> **Material for this task**
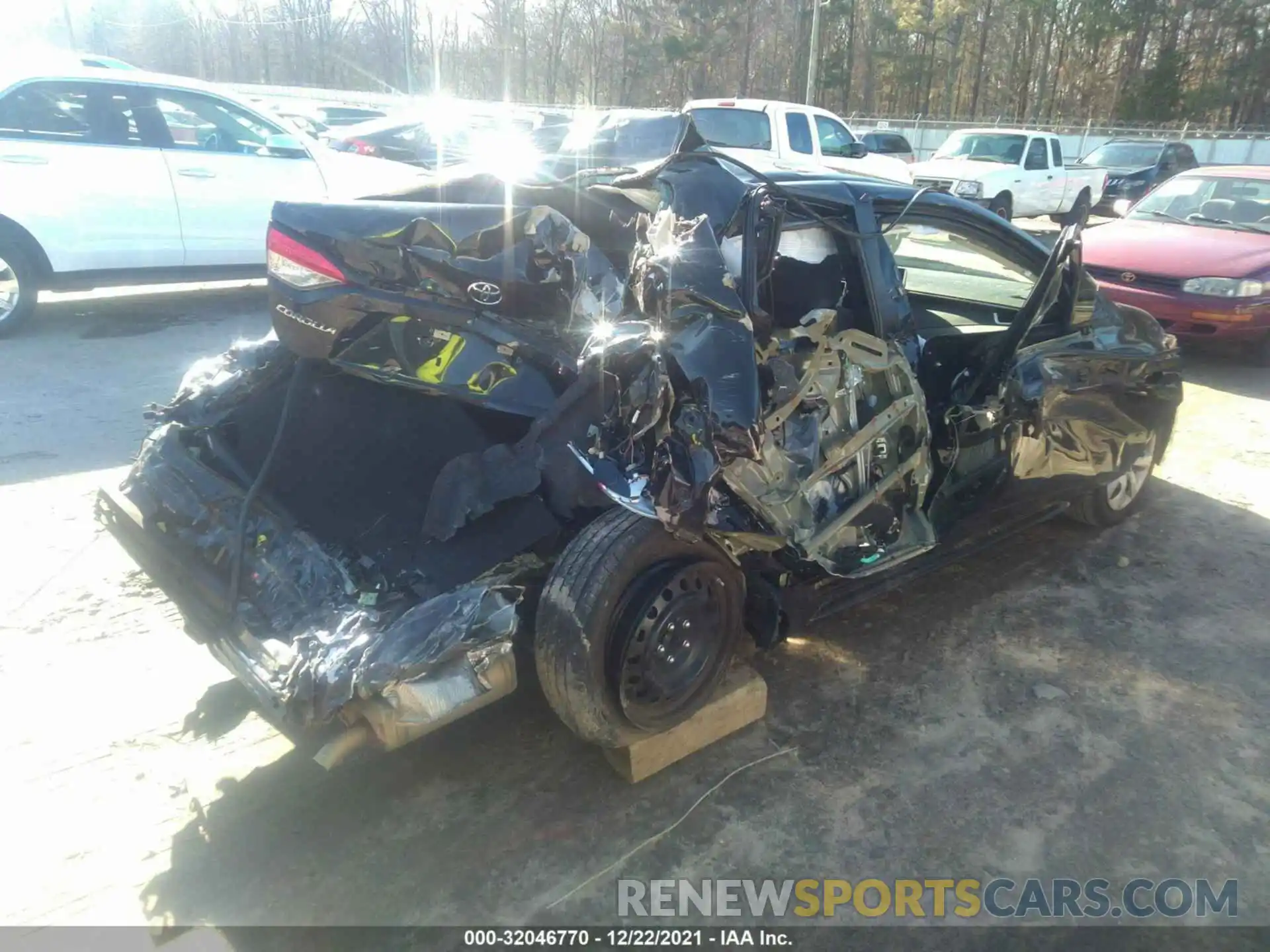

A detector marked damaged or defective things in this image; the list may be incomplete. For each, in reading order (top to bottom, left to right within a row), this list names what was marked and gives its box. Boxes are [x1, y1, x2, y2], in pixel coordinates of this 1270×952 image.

wrecked black sedan [96, 127, 1178, 766]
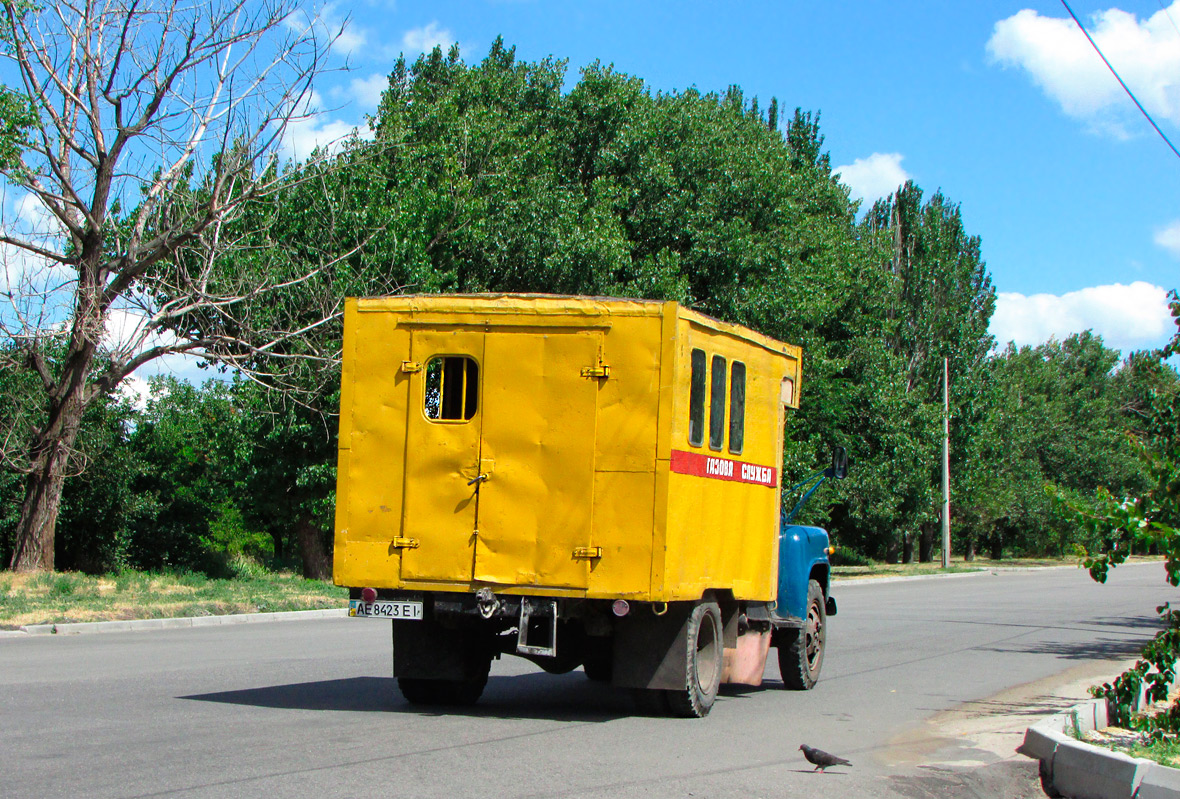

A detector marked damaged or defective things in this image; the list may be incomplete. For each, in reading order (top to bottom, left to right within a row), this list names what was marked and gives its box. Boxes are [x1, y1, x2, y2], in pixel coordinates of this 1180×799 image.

rusty metal door [472, 328, 600, 592]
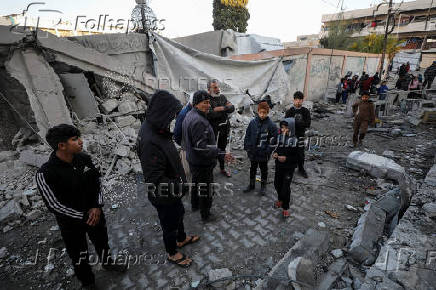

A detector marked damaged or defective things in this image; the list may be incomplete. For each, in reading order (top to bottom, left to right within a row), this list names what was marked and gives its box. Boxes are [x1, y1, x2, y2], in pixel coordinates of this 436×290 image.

broken concrete chunk [19, 150, 49, 168]
broken concrete chunk [348, 152, 406, 181]
broken concrete chunk [0, 199, 23, 224]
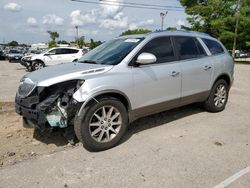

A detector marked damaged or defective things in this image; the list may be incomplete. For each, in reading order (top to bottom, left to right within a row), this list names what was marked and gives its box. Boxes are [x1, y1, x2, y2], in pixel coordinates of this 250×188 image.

crumpled hood [24, 62, 113, 87]
damaged front end [15, 78, 83, 142]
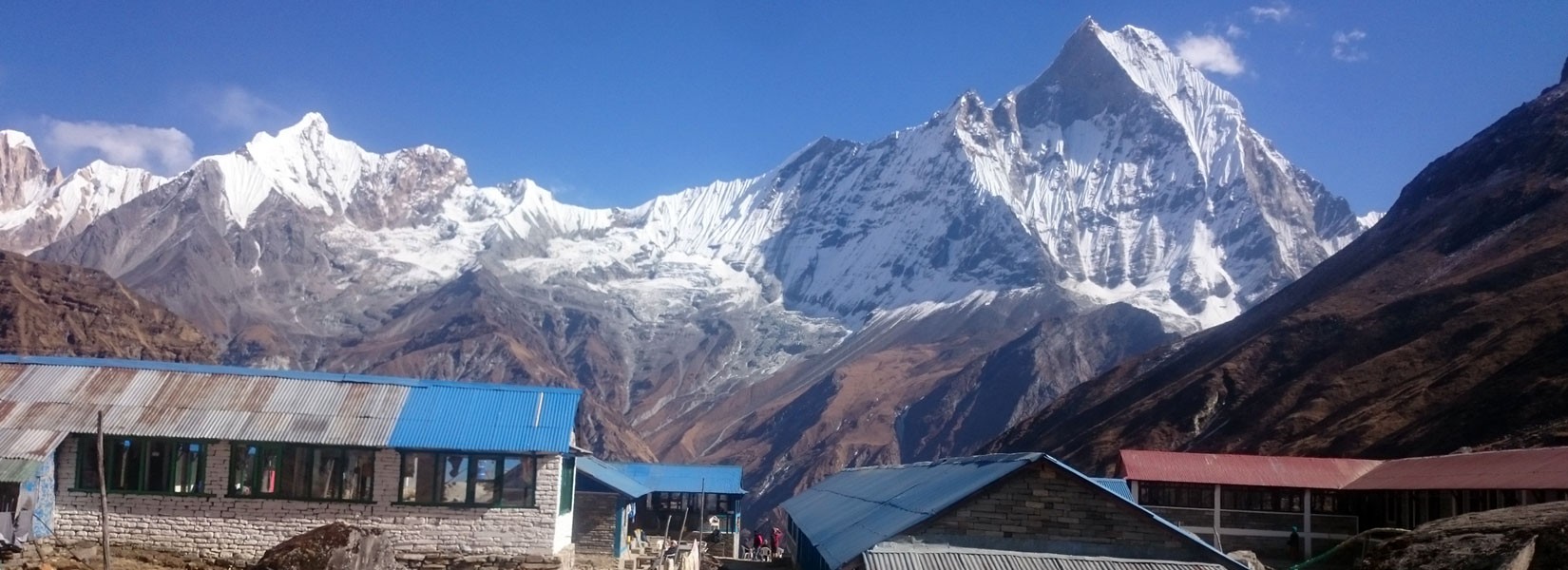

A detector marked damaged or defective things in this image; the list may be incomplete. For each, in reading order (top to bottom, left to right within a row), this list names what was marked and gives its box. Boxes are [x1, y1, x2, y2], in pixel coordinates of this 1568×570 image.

rusty metal roof [0, 356, 583, 457]
rusty metal roof [1116, 450, 1386, 488]
rusty metal roof [1342, 447, 1568, 491]
rusty metal roof [865, 542, 1229, 570]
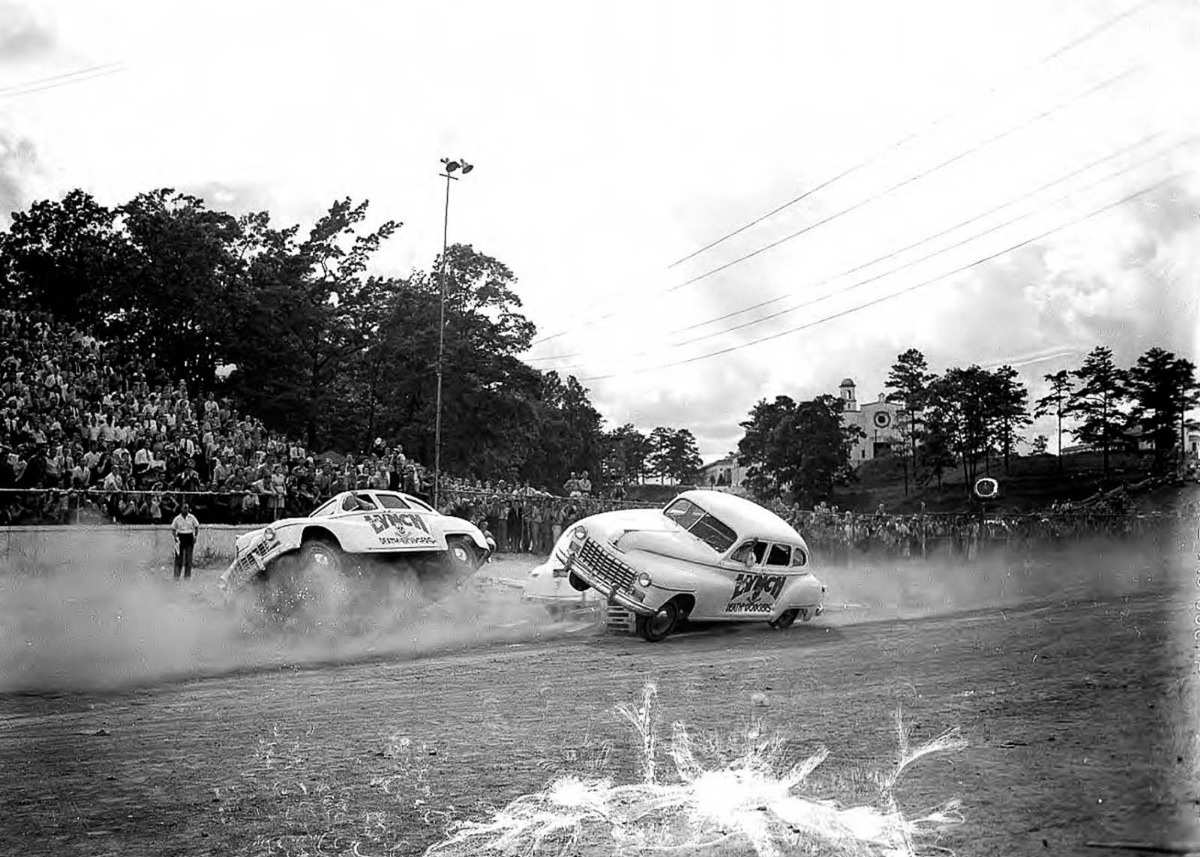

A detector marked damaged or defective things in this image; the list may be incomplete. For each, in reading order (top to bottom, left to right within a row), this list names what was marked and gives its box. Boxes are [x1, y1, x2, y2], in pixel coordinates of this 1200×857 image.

crashed car [218, 492, 494, 604]
crashed car [564, 488, 824, 640]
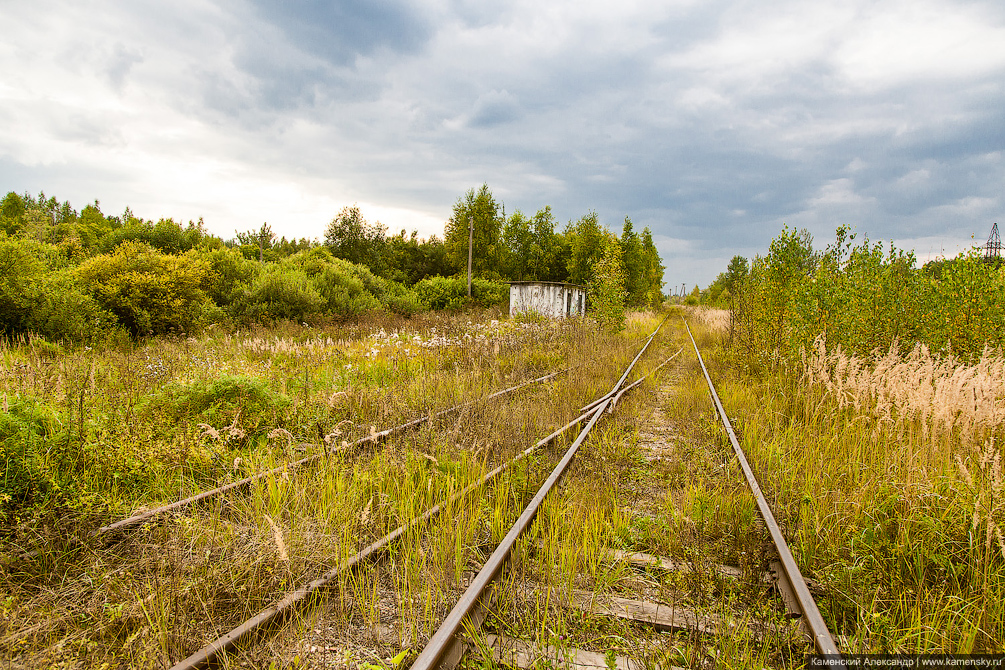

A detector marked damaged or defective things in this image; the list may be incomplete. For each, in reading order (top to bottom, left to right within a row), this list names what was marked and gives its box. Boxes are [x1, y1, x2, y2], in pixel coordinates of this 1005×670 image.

rusty rail track [97, 370, 568, 540]
rusty rail track [169, 318, 672, 668]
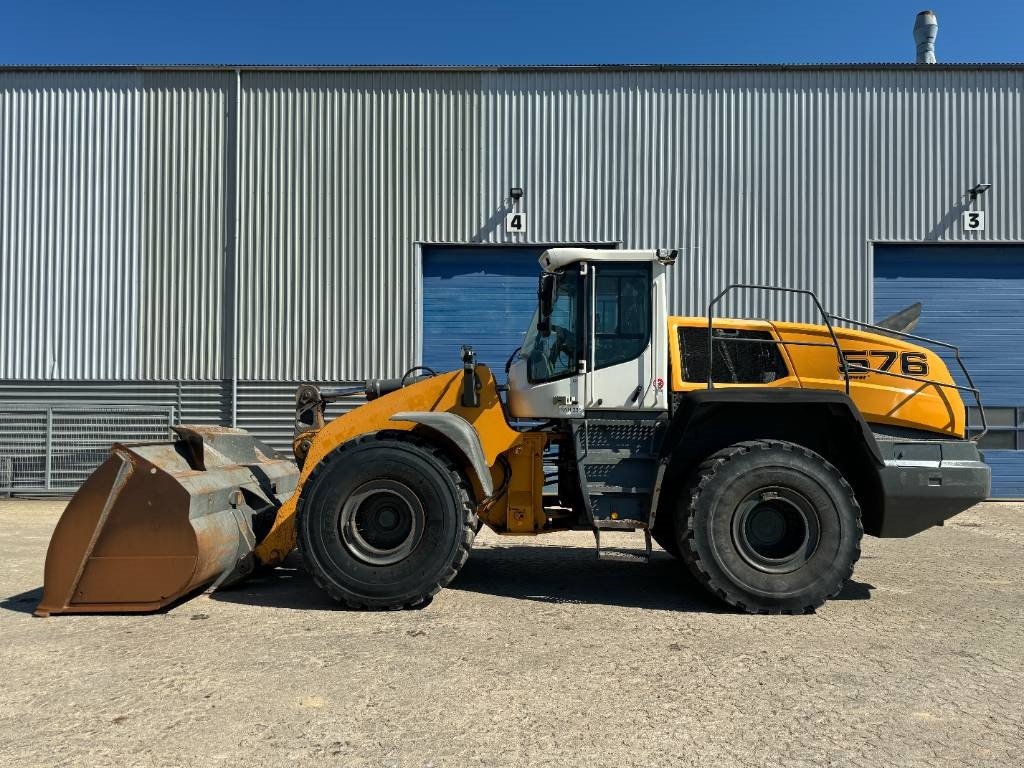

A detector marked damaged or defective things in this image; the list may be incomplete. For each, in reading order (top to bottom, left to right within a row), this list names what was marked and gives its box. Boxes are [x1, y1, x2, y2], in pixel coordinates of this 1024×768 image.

rusty loader bucket [36, 428, 299, 618]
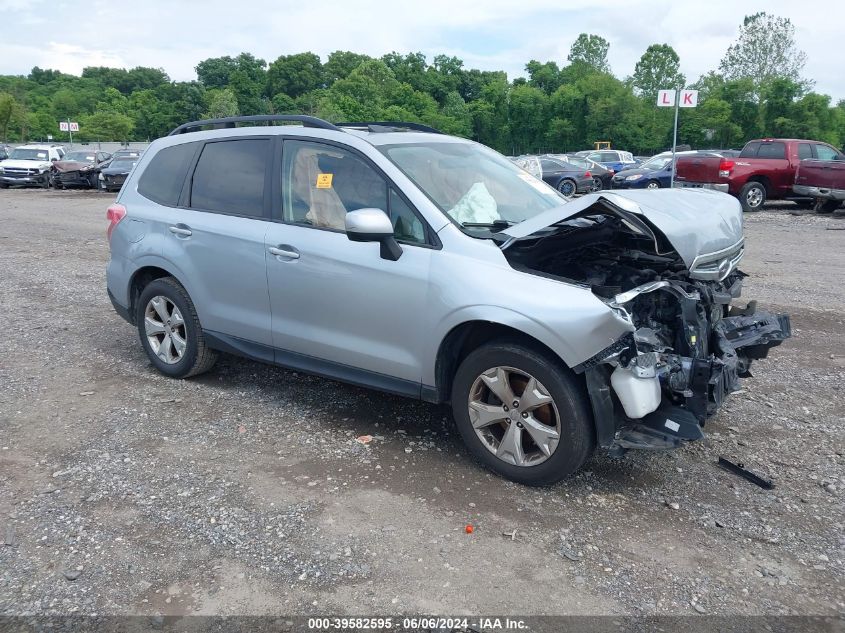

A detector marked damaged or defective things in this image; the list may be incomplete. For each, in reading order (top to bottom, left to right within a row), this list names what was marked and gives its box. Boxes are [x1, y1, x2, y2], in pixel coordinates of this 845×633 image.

damaged front end [498, 190, 788, 452]
crumpled front bumper [580, 304, 792, 452]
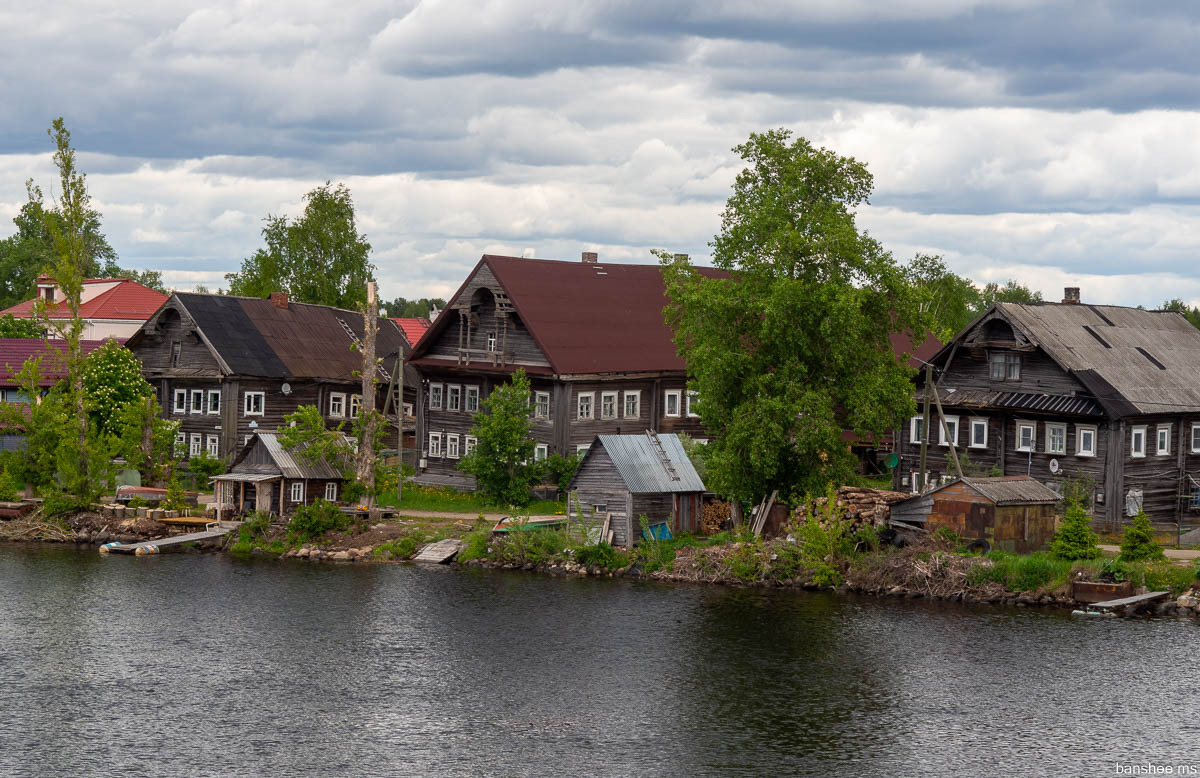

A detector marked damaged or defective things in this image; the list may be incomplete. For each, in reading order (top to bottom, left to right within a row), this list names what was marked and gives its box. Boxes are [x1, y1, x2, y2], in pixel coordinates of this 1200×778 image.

rusted metal roof [148, 292, 410, 380]
rusted metal roof [580, 430, 708, 492]
rusted metal roof [960, 472, 1056, 504]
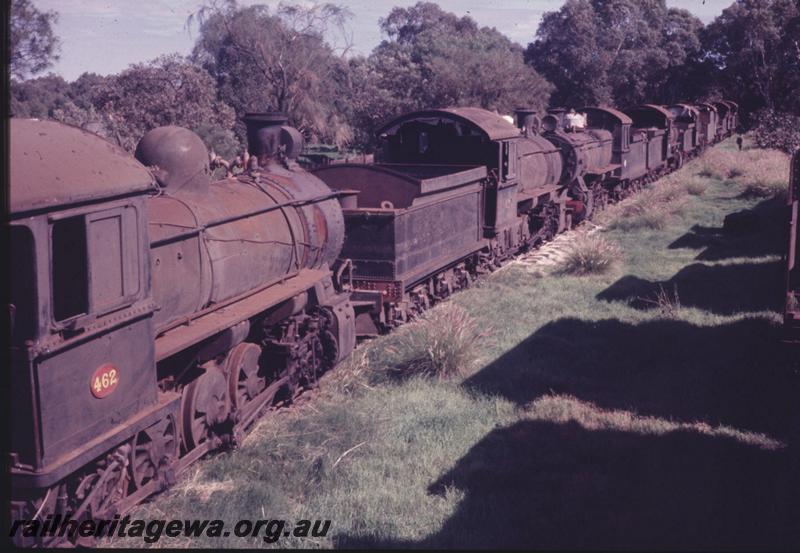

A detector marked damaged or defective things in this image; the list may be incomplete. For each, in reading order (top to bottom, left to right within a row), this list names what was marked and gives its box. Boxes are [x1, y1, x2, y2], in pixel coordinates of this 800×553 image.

rusty metal surface [10, 117, 153, 215]
rusty metal surface [378, 105, 520, 140]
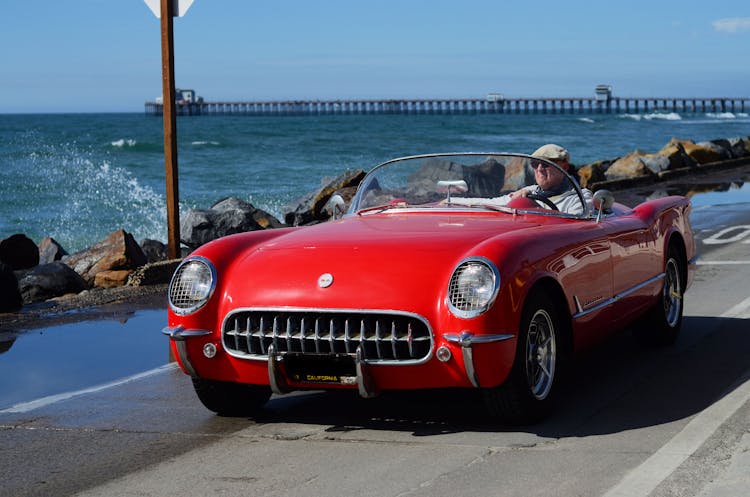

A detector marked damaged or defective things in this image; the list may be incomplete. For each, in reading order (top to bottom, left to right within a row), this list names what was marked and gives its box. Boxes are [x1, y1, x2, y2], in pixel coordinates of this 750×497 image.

> **Exercise details**
Give back every entry in its exact wording, leaving the pictures out.

> **Response for this exercise**
A detector marked damaged or defective things in this image; the list may be incomplete. For each, in reading order (top to bottom, left to right within a row), this list names what was marked and gives its box. Boxes are [x1, y1, x2, y2], in pixel coordinates of this 1270×952 image.

wrecked black sedan [96, 127, 1178, 766]

A detector marked damaged or defective things in this image; the list may be incomplete. For each, in reading order (top to bottom, left to right within a row), this list names what was marked and gives its box. Boxes are [x1, y1, x2, y2], in pixel coordinates of this 1180×799 image.

rusty metal door [472, 328, 600, 592]

A detector marked damaged or defective things in this image; the list may be incomplete. For each, in reading order (top to bottom, left to right within a row), this list names what was marked and gives its box. Boxes are [x1, y1, x2, y2], in pixel coordinates of this 436×290 image.

broken concrete chunk [19, 150, 49, 168]
broken concrete chunk [348, 152, 406, 181]
broken concrete chunk [0, 199, 23, 224]

A detector marked damaged or defective things in this image; the list may be incomplete. For each, in reading order (top to bottom, left to right within a row), this list names what was marked and gives its box. Boxes are [x1, y1, x2, y2], in pixel coordinates of this 250×188 image.

crumpled hood [24, 62, 113, 87]
damaged front end [15, 78, 83, 142]

A detector marked damaged or defective things in this image; the list may be incomplete. For each, in reading order (top to bottom, left to right within a row), this list names what was marked and gives its box. Boxes are [x1, y1, x2, y2], in pixel coordinates of this 1568×570 image.

rusty metal roof [0, 356, 583, 457]
rusty metal roof [1116, 450, 1386, 488]
rusty metal roof [1342, 447, 1568, 491]
rusty metal roof [865, 542, 1229, 570]

A detector marked damaged or defective things in this image; the list may be incomplete. For each, in reading order (top to bottom, left to right within a row), this list names what was marked and gives its box. Boxes are [x1, y1, x2, y2], in pixel coordinates of this 1200×857 image.

crashed car [218, 492, 494, 604]
crashed car [564, 488, 824, 640]

A detector marked damaged or defective things in this image; the list may be incomplete. For each, in reading order (top to bottom, left to right within a row), this list names what was marked and gives its box. Boxes are [x1, y1, x2, y2], in pixel coordinates of this 1005×670 image.

rusty rail track [97, 370, 568, 540]
rusty rail track [169, 318, 672, 668]

A detector marked damaged or defective things in this image; the list may be incomplete. For each, in reading order (top to bottom, left to right within a row), this list names what was marked and gives its box. Boxes are [x1, y1, x2, y2], in pixel coordinates of this 1024×768 image.

rusty loader bucket [36, 428, 299, 618]

A detector marked damaged or defective things in this image; the list may be incomplete. For each, in reading order (top to bottom, left to right within a row), this list names what was marked and gives its box. Boxes are [x1, y1, x2, y2], in pixel coordinates of this 845×633 image.

damaged front end [498, 190, 788, 452]
crumpled front bumper [580, 304, 792, 452]

A detector marked damaged or defective things in this image; the list may be incomplete. For each, in reading order (top to bottom, left to right within a row), this list names what was marked and gives its box. Boxes are [x1, y1, x2, y2], in pixel coordinates of this 1200×778 image.

rusted metal roof [148, 292, 410, 380]
rusted metal roof [580, 430, 708, 492]
rusted metal roof [960, 472, 1056, 504]

A detector marked damaged or defective things in this image; the list may be incomplete. For each, in reading order (top to bottom, left to right within a row), this list names what was marked and gives its box. Boxes are [x1, y1, x2, y2], in pixel coordinates of this 800×553 image.

rusty metal surface [10, 117, 153, 215]
rusty metal surface [378, 105, 520, 140]

A detector marked damaged or defective things in this image; the list may be incomplete. For each, in reading order (top to bottom, left to right within a row), this list names what was marked and gives its box. Boxes are [x1, y1, x2, y2], in pixel coordinates of this 750×497 image.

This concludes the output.